═══ Dokumenttext ═══

18. Mai 2001

Wurde Rumänien von den Westmächten verraten?

Ulrich Burger (Herausgeber): Misiunea Ethridge in Romania. (Die Mission Ethridge in Rumänien), Verlag Fundatia Academia Civica, Bukarest 2000, 396 Seiten; ISBN 973-99605-1-0. Das Buch, auf das hier hingewiesen werden soll, erschien in der Reihe "Documente" des Bukarester Verlags "Fundatia Academia Civica" mit Unterstützung der Konrad-Adenauer-Stiftung, die die Druck- und Übersetzungskosten übernahm.
Die erklärende Einführung - in rumänischer und deutscher Sprache - verfasste der Herausgeber Ulrich Burger, der an der Universität Düsseldorf mit einer Dissertation über die politischen Konflikte zwischen den sogenannten historischen Parteien Rumäniens - das waren die Nationalliberale und die Nationalzaranistische Partei - und der Sowjetunion in den Jahren 1944-1945 promovierte. Die hier veröffentlichten Dokumente der Ethridge-Mission - in Faksimile nach den amerikanischen Originalen und in rumänischer Übersetzung - beleuchten einen Teilaspekt dieser Konflikte.

═══

**Ziel A**
Übernimm aus den Zeilen unten den Abschnitt von der Zeile mit „How far apart“ bis einschließlich der Zeile mit „Answer: the black“ unverändert.

═══ Eingabedaten ═══

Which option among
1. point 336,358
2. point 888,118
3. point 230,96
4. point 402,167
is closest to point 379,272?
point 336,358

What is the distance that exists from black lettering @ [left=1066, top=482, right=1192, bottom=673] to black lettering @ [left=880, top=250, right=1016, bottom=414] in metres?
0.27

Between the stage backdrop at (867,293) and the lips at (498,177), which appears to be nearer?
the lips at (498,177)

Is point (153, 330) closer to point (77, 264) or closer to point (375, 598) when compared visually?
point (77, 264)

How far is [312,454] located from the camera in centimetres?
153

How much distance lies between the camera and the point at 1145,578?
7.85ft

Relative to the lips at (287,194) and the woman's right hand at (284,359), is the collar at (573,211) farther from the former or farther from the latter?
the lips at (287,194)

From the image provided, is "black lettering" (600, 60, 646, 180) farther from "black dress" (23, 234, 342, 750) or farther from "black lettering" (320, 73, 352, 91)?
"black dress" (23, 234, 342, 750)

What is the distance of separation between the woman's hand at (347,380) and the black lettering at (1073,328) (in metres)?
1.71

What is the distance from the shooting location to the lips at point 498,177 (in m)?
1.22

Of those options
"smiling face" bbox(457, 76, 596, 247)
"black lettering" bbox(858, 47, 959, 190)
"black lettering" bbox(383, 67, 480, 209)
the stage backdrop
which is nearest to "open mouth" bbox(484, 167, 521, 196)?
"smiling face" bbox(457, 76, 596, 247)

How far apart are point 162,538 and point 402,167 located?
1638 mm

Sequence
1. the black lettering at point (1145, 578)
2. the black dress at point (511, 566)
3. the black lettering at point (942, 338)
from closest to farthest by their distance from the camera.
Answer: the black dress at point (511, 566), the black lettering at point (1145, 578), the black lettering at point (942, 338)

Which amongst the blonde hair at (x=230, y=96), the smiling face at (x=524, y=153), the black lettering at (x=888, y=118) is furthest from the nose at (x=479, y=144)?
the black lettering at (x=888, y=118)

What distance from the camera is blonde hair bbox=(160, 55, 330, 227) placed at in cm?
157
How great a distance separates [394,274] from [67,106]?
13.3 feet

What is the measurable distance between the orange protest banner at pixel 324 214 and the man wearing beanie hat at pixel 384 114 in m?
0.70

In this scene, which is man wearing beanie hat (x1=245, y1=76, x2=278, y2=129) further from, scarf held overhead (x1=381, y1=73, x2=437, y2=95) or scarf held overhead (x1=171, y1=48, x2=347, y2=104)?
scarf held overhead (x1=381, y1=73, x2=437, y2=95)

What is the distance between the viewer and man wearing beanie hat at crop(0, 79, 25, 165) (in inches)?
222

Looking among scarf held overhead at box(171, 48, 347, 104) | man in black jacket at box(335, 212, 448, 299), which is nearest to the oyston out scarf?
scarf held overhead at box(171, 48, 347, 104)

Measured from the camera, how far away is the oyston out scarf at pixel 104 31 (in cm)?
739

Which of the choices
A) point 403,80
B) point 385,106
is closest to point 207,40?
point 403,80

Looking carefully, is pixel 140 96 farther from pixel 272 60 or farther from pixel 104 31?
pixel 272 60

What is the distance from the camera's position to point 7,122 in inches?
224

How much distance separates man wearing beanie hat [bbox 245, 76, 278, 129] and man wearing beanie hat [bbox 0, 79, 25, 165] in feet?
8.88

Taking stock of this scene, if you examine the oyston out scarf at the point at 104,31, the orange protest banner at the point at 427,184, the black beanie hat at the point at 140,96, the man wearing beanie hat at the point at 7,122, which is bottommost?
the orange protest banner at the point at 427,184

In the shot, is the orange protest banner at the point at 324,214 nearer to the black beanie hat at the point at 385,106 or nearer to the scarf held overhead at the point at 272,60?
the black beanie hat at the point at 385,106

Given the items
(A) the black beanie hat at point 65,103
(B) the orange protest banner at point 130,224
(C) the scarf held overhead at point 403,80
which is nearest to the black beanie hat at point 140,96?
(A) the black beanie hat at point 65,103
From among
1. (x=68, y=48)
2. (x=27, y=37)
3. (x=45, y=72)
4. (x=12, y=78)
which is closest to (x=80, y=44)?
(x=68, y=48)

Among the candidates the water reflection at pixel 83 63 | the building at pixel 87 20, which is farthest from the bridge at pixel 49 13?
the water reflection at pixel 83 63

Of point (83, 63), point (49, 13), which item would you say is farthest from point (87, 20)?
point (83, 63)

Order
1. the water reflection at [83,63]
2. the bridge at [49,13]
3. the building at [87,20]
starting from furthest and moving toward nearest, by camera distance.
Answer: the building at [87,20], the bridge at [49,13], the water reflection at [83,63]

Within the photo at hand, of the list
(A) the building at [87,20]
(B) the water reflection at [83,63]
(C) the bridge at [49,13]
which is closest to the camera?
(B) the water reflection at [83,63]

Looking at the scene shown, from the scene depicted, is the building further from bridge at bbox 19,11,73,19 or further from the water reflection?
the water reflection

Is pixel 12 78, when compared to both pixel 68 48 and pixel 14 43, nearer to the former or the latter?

═══

**Ziel B**
Welche Stiftung übernahm laut dem Text über die Ethridge-Mission die Druck- und Übersetzungskosten des Buches?

**Endergebnis A**
How far apart are point 162,538 and point 402,167 located?
1638 mm

Sequence
1. the black lettering at point (1145, 578)
2. the black dress at point (511, 566)
3. the black lettering at point (942, 338)
from closest to farthest by their distance from the camera.
Answer: the black dress at point (511, 566), the black lettering at point (1145, 578), the black lettering at point (942, 338)

**Endergebnis B**
Die Konrad-Adenauer-Stiftung.